*** Opening of TEXT PROVIDED ***
The way the squads were organized was as follows: a group of people, usually all from the same neighborhood, elected a manager or captain, and thus the group was formed. The Patlán family is well known, particularly Mr. Cruz Patlán. They were known as the camoteros—those who grow sweet potatoes, because that was the product they sold in the market.
The New Squad
According to “Gordo” (the fat one) Ledesma, the New Squad was formed in 1961, and he was a member for many years. He says that it was started by Joel Muñoz, “el Bigotón,” (the moustache), son of Luis Muñoz, who had his bar on Sollano Street. The other founders were Luis Gutiérrez, the “Indian,” who had a seed shop in the old market; the Briones family, from Santa Ana; the Guacharos, who were in front of the Library; Don Primitivo Luna, the «Chipotas;» Francisco Castañón, “Garbanzos,” the chickpea; Luis Bocanegra, the “Tintis;” Ángel Arriaga, the “Cácaro;” Jesus Perales, the “Chiruja;” Simón Espinoza, the “Mocho;” the Jaspeao; the Marquez Cat; Ceferino Licea, the “Calf;” Transit Salazar, the “Long;” Benito López, the “Handyman;” José Lopez, the “Cramps;” Andrés Salazar, the “Canillas;” Evodio García, the “Prieto;” Luis Zúñiga, the “Calatayud;” Leoncio Ceballos, “Loncho;” Carlos Aranda Muñoz, the “Dandy;” Juan Espinosa, the “Donkey;” Serapio Chavarría, the “Tontillo;” Antonio Espinoza, “el Mejoral;” and Emigdio Ledesma, “el Gordo.”
Shortly after, restructuring took place and Primitivo Luna, the Chipotas, was put in charge. In 2009, when he died, his wife Angelita took over until 2016, when she passed away. Currently, the person in charge is Patricio Espinosa and Graciela Luna, the niece of the previous directors, who has been participating for 20 years. She originally committed to dancing for five years and then continued for another five. She is still dancing simply for pleasure.
Currently, the New Squad participates with some 1,300 Locos. It is made up of 11 groups. In 2019 they were joined by a group of people who had prepared to participate with an allegorical car focusing on cancer prevention. This was supposed to be a tribute to the Vázquez Ramírez family, who had experienced the death of two of their members: Lucy and Ale. They carried tarps and blankets with messages like «be in touch with yourself so that it [the cancer] doesn’t touch you.»
Each squad, made up of Locos in costume, was accompanied by a group that provided them with drinks, brought them sweets to distribute, and made sure that no one without a badge was admitted. They were also in charge of making sure that the children—in their eagerness for sweets—did not come too close to the wheels of the truck. The order of appearance of each allegorical car has always been a delicate issue. At first it was left to chance, and lots were drawn, but today it is done in a more democratic and fair way by majority vote.
The image of San Pascual was created by Don Genaro Almanza, and that sculpture still presides over the meetings and public appearances. The meetings were held in the carpentry shop of Don Primitivo Luna, the «Chipotas» who they later called «Atorón.» Since 1961, the New Squad has received many invitations to different festivities in many cities, and they bring joy with their dancing wherever they go. In the city of Guanajuato, they are an important part of the secular celebrations in the neighborhoods of Carrizo and Terremoto. In Silao, they show up on the feast of the Virgin of Guadalupe. In Dolores Hidalgo, they are there during the May festivities. They also attend various neighborhood and community events.
*** Close of TEXT PROVIDED ***
*** Opening of DATA EXTRACTS ***
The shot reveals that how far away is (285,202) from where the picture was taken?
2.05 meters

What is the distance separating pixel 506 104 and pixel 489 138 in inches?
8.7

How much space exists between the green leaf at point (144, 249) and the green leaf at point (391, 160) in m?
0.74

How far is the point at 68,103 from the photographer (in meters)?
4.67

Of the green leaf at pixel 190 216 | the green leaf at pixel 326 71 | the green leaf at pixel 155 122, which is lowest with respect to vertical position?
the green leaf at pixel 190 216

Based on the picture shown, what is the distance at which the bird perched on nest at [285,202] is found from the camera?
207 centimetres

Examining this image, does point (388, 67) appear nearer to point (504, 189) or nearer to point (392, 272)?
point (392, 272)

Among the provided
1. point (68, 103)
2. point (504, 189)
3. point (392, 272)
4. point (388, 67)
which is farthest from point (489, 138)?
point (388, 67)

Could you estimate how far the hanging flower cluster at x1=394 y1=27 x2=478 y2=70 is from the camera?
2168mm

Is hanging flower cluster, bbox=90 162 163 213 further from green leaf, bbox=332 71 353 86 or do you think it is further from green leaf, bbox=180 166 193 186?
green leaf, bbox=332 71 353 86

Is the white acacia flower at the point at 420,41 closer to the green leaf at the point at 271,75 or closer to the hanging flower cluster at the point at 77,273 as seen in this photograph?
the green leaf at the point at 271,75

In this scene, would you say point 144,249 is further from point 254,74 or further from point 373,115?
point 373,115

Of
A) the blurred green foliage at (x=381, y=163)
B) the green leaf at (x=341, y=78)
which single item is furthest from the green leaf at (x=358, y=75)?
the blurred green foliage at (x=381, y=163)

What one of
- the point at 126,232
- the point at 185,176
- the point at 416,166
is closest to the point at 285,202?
*** Close of DATA EXTRACTS ***
--- PROBLEM TO SOLVE ---
Answer these questions using the text about the New Squad:
(a) In what year was the New Squad formed, according to "Gordo" Ledesma?
(b) Who created the image of San Pascual?
(c) How many groups make up the New Squad today?

--- ANSWER TO THIS PROBLEM ---
(a) 1961
(b) Don Genaro Almanza
(c) 11